§ **Exercise goal**:
Can you copy the material below word for word, from the line containing "for 3YA? $102M" through the line containing "How many years are shown", including both of those lines and nothing else?

§ **Data to process**:

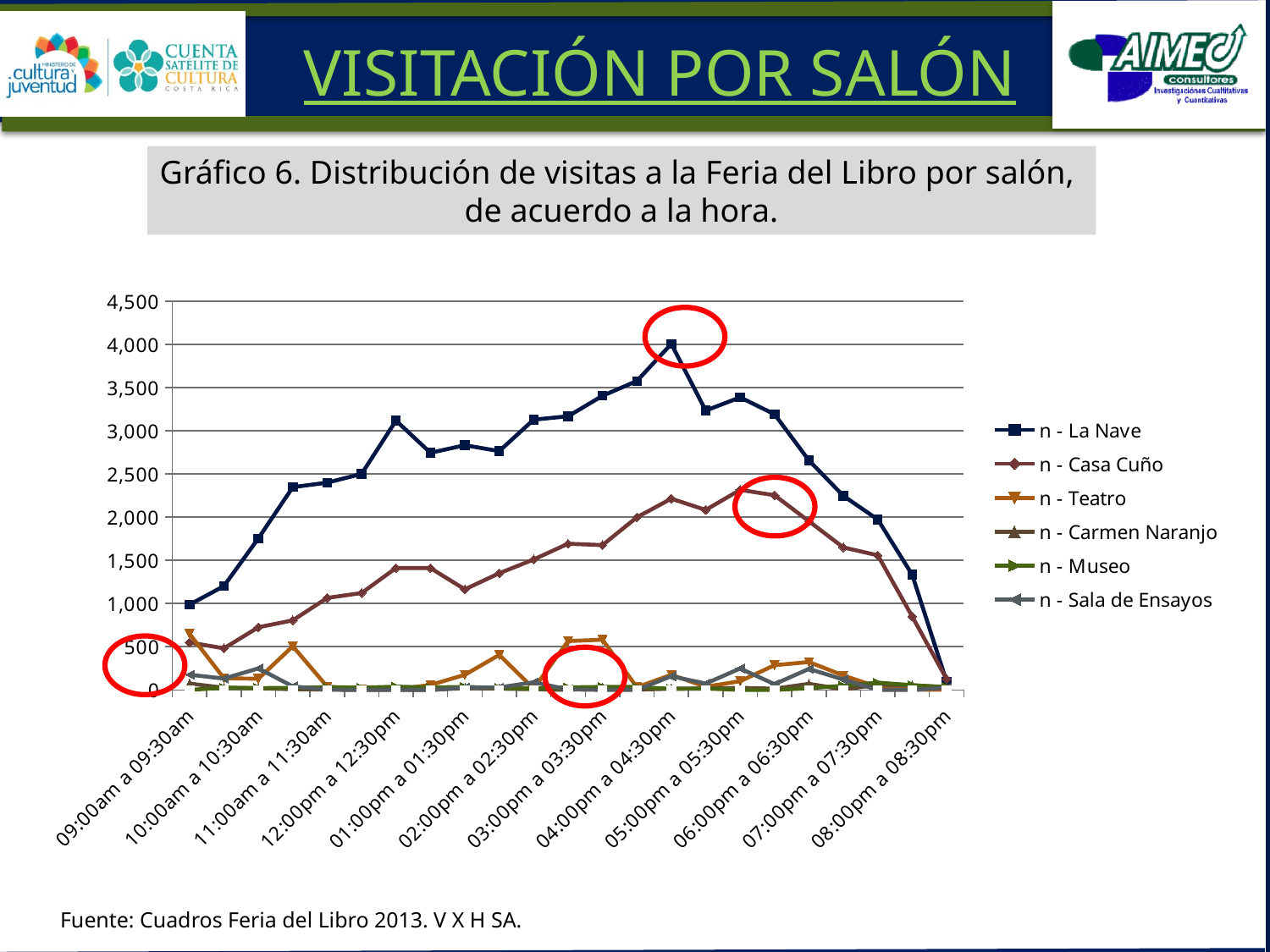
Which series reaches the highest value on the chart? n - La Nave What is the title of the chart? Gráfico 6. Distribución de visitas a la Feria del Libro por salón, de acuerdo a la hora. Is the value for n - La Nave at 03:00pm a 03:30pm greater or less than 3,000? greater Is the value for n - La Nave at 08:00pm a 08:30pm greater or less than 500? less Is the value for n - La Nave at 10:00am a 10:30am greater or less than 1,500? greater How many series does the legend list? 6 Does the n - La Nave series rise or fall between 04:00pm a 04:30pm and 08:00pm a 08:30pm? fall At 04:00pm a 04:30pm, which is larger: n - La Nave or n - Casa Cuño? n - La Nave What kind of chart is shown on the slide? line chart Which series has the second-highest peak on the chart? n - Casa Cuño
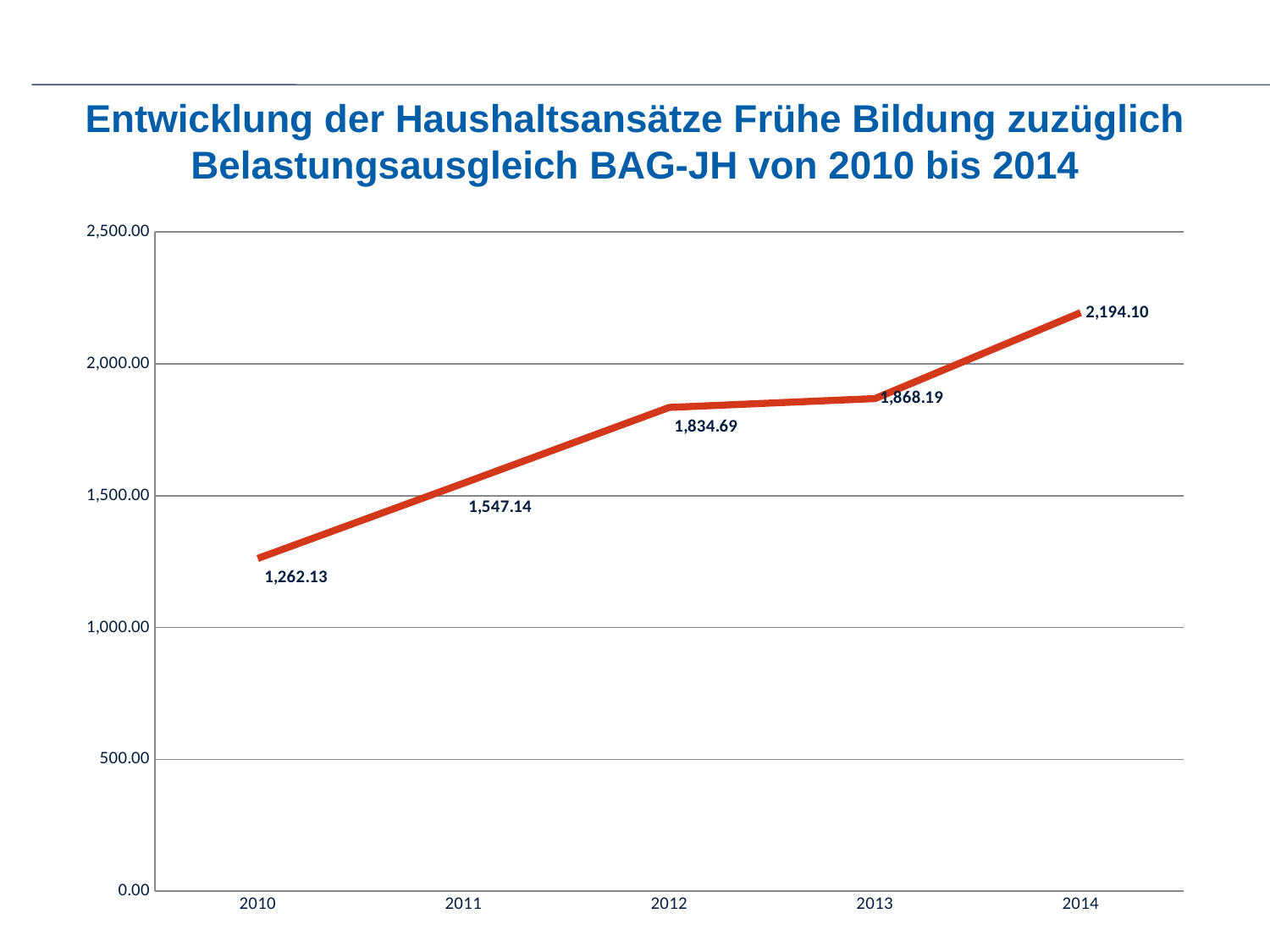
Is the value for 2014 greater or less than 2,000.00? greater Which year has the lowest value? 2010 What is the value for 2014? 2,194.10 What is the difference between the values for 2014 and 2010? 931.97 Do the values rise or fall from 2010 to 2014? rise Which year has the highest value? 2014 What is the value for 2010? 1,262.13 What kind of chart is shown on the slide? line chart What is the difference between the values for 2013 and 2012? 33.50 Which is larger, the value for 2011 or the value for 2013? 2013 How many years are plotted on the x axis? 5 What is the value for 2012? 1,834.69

...

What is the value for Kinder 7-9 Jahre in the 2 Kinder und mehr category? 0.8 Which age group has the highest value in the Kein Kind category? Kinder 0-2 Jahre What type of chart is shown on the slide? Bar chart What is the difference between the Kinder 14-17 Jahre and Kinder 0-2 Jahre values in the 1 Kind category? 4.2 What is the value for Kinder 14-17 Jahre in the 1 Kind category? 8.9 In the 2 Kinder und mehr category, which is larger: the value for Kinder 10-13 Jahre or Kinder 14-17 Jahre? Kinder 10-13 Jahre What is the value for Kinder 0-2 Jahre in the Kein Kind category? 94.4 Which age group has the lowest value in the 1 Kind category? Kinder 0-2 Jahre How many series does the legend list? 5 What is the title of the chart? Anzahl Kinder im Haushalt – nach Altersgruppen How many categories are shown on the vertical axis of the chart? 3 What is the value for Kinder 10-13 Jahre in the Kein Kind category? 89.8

---

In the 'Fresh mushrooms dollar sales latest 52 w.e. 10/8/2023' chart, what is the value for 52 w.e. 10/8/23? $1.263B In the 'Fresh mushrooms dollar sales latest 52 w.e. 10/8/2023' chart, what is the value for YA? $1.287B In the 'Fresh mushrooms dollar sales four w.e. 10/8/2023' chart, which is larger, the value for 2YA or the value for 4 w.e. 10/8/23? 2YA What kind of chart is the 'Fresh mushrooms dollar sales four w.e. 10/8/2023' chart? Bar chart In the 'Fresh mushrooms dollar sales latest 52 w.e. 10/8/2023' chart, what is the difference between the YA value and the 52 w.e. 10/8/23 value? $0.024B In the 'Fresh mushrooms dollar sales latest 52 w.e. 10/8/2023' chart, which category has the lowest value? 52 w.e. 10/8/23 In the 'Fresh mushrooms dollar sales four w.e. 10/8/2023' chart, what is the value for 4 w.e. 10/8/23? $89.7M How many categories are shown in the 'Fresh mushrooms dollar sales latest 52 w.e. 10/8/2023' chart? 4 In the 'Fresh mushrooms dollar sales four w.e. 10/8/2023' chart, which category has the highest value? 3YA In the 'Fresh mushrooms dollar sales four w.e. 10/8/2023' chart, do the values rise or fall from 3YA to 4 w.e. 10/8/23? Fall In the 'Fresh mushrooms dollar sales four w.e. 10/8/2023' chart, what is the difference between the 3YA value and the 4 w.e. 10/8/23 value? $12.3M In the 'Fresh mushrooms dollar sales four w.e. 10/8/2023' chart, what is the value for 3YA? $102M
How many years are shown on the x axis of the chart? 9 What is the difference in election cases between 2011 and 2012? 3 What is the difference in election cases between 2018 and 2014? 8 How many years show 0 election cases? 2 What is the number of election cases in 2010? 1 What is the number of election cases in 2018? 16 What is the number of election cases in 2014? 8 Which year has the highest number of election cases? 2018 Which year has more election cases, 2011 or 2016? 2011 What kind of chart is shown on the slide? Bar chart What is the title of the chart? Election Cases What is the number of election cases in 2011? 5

§ **Solution to this problem**:
In the 'Fresh mushrooms dollar sales latest 52 w.e. 10/8/2023' chart, what is the value for 52 w.e. 10/8/23? $1.263B In the 'Fresh mushrooms dollar sales latest 52 w.e. 10/8/2023' chart, what is the value for YA? $1.287B In the 'Fresh mushrooms dollar sales four w.e. 10/8/2023' chart, which is larger, the value for 2YA or the value for 4 w.e. 10/8/23? 2YA What kind of chart is the 'Fresh mushrooms dollar sales four w.e. 10/8/2023' chart? Bar chart In the 'Fresh mushrooms dollar sales latest 52 w.e. 10/8/2023' chart, what is the difference between the YA value and the 52 w.e. 10/8/23 value? $0.024B In the 'Fresh mushrooms dollar sales latest 52 w.e. 10/8/2023' chart, which category has the lowest value? 52 w.e. 10/8/23 In the 'Fresh mushrooms dollar sales four w.e. 10/8/2023' chart, what is the value for 4 w.e. 10/8/23? $89.7M How many categories are shown in the 'Fresh mushrooms dollar sales latest 52 w.e. 10/8/2023' chart? 4 In the 'Fresh mushrooms dollar sales four w.e. 10/8/2023' chart, which category has the highest value? 3YA In the 'Fresh mushrooms dollar sales four w.e. 10/8/2023' chart, do the values rise or fall from 3YA to 4 w.e. 10/8/23? Fall In the 'Fresh mushrooms dollar sales four w.e. 10/8/2023' chart, what is the difference between the 3YA value and the 4 w.e. 10/8/23 value? $12.3M In the 'Fresh mushrooms dollar sales four w.e. 10/8/2023' chart, what is the value for 3YA? $102M
How many years are shown on the x axis of the chart? 9 What is the difference in election cases between 2011 and 2012? 3 What is the difference in election cases between 2018 and 2014? 8 How many years show 0 election cases? 2 What is the number of election cases in 2010? 1 What is the number of election cases in 2018? 16 What is the number of election cases in 2014? 8 Which year has the highest number of election cases? 2018 Which year has more election cases, 2011 or 2016? 2011 What kind of chart is shown on the slide? Bar chart What is the title of the chart? Election Cases What is the number of election cases in 2011? 5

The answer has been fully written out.